Bandit with severity filtering

# Only show MEDIUM and HIGH severity (-ll = LOW threshold)
bandit -r src/ -ll

# Only show HIGH severity (-lll = only HIGH)
bandit -r src/ -lll

# Only show HIGH confidence findings (-ii = HIGH confidence only)
bandit -r src/ -ii

# Combine: HIGH severity + HIGH confidence
bandit -r src/ -lll -ii

Best Practices

  • For a deeper guide, see Detect Bugs in Java with SpotBugs Static Analysis.
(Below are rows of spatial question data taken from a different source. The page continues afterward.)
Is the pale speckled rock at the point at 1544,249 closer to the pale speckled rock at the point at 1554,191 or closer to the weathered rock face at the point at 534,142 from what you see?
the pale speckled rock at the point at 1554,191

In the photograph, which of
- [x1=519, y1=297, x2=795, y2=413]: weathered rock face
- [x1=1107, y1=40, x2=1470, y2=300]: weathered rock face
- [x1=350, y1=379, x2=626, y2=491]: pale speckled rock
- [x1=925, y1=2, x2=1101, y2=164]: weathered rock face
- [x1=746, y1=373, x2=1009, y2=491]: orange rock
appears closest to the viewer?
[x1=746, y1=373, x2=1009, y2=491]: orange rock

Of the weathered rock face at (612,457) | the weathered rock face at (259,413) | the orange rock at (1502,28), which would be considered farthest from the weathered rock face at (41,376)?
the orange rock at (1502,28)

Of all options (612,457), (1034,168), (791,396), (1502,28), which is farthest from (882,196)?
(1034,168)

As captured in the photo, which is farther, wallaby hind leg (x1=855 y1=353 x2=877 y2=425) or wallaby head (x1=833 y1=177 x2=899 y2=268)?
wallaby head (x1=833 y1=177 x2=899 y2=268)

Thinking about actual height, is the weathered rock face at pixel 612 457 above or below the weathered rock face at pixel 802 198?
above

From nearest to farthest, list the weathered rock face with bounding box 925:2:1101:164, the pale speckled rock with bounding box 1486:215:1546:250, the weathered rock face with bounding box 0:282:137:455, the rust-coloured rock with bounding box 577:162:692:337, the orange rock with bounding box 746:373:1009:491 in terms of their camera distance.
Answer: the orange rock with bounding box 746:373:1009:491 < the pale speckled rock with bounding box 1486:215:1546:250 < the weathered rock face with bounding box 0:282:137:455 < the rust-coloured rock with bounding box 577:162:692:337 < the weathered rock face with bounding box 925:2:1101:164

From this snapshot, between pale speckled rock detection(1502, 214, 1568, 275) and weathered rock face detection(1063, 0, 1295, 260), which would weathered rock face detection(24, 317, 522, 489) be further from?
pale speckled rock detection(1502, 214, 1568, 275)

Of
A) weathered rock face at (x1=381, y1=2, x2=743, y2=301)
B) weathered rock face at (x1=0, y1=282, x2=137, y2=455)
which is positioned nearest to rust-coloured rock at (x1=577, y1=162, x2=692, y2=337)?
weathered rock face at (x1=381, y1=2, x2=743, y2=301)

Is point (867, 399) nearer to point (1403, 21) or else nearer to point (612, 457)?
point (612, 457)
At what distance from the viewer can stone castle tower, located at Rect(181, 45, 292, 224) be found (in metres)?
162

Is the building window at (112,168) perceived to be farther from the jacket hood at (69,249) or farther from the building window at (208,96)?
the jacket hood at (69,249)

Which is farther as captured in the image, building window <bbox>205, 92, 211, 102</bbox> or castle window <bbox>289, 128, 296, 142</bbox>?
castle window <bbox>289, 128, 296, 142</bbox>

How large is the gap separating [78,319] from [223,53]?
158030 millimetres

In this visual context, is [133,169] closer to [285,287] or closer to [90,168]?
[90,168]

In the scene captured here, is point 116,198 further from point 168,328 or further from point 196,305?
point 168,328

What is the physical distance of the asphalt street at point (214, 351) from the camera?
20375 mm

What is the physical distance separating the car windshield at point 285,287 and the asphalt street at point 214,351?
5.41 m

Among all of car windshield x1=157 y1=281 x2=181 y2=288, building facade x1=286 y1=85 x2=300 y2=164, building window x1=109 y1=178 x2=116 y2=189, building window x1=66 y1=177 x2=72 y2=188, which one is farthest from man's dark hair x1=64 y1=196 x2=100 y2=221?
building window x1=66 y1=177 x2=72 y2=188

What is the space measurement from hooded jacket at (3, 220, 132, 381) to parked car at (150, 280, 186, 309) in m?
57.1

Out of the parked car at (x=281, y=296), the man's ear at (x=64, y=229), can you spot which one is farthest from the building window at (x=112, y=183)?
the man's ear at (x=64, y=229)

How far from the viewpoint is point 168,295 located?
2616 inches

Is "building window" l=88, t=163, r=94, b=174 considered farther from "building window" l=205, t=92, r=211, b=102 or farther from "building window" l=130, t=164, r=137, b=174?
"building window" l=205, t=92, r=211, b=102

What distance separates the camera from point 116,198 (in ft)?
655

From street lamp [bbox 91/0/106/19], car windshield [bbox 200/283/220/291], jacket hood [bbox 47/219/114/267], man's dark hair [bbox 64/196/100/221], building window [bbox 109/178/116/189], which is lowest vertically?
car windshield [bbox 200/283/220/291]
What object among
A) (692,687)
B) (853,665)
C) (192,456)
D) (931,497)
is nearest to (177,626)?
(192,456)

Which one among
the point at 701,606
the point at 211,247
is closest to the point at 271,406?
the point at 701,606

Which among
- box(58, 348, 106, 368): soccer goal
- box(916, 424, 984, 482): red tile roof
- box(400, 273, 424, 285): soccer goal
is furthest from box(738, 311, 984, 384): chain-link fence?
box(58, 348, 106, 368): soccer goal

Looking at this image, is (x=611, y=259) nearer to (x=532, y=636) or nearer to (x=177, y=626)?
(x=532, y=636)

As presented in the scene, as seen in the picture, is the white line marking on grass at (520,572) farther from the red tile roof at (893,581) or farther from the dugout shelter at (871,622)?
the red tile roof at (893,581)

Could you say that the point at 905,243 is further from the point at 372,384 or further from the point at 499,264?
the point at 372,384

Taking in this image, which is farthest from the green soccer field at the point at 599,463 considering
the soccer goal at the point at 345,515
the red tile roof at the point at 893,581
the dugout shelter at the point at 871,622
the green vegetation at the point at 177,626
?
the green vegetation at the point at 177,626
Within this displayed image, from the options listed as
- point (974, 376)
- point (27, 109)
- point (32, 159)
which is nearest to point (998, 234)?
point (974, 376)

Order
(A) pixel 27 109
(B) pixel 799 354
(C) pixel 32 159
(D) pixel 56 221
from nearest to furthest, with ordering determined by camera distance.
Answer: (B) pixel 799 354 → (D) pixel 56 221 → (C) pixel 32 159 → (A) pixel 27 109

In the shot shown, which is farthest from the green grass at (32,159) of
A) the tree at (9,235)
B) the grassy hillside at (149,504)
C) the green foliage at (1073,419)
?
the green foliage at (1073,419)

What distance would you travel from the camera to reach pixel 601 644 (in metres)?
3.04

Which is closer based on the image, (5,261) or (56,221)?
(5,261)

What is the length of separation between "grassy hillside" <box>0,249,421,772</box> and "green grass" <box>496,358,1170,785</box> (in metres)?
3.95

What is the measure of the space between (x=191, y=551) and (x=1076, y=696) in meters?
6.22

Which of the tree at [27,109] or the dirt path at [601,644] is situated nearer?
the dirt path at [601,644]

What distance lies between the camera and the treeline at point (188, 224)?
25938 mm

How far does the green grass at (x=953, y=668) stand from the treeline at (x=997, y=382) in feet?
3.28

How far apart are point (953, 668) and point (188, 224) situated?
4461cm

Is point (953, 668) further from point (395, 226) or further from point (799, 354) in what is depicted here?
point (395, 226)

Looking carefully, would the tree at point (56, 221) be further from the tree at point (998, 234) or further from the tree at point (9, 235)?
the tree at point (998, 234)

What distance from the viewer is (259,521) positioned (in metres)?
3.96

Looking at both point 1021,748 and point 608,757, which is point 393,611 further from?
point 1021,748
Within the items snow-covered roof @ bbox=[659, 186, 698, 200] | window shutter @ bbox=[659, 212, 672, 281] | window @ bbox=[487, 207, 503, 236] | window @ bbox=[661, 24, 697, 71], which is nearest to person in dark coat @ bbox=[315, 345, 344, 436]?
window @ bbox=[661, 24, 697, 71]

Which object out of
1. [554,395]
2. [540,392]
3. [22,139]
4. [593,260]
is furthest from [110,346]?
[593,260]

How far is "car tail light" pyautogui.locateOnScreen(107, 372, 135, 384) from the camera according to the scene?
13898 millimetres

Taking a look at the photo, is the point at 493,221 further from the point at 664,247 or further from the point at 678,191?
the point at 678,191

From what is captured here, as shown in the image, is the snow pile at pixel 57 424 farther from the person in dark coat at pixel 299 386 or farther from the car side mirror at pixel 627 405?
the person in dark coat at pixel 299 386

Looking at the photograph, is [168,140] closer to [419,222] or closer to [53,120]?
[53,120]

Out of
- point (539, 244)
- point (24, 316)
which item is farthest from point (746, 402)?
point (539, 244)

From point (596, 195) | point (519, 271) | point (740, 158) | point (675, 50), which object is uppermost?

  • Run Bandit in CI/CD — catch security issues before merge

  • Use -ll or -lll to filter noise — LOW severity findings are often false positives

  • Create a .bandit config file — document which tests are skipped and why

  • Use baseline files for legacy codebases — don’t block on pre-existing issues

  • Don’t blindly suppress findings — understand why a finding exists before adding # nosec

  • Combine with pip-audit — Bandit checks code, pip-audit checks dependencies

  • Run in pre-commit hooks — catch issues locally before pushing

  • Review skips periodically — new Bandit versions add new checks

Common Mistakes

  • Suppressing findings without understanding: adding # nosec without reviewing the finding hides real vulnerabilities. Always document why.
  • Running Bandit only on src/: tests and scripts can have security issues too. Include them or review separately.
  • Ignoring LOW severity findings: some LOW findings indicate bad patterns that could escalate. Review them periodically.
  • Not filtering test code: test files use hardcoded passwords, asserts, and mock objects. Exclude test directories or skip relevant tests.
  • Running Bandit once: security scanning should be continuous, not a one-time audit.

FAQ

What is Bandit?

A static analysis tool for Python that scans code for common security vulnerabilities by parsing the AST and checking for known insecure patterns.

How does Bandit differ from pip-audit?

Bandit scans your source code for insecure coding patterns. pip-audit scans your installed dependencies for known CVEs. Use both for detailed security coverage.

What do severity and confidence mean in Bandit?

Severity (LOW/MEDIUM/HIGH) indicates the potential impact of the vulnerability. Confidence (LOW/MEDIUM/HIGH) indicates how certain Bandit is that the finding is real. Filter by both to reduce false positives.

How do I suppress a Bandit finding?

Add # nosec to the end of the line. To suppress a specific test, use # nosec B105. Always add a comment explaining why the suppression is safe.

Can Bandit detect all security vulnerabilities?

No. Bandit checks for known insecure patterns. It cannot detect logic flaws, business logic vulnerabilities, or issues requiring runtime analysis. Use it as one layer in a security strategy.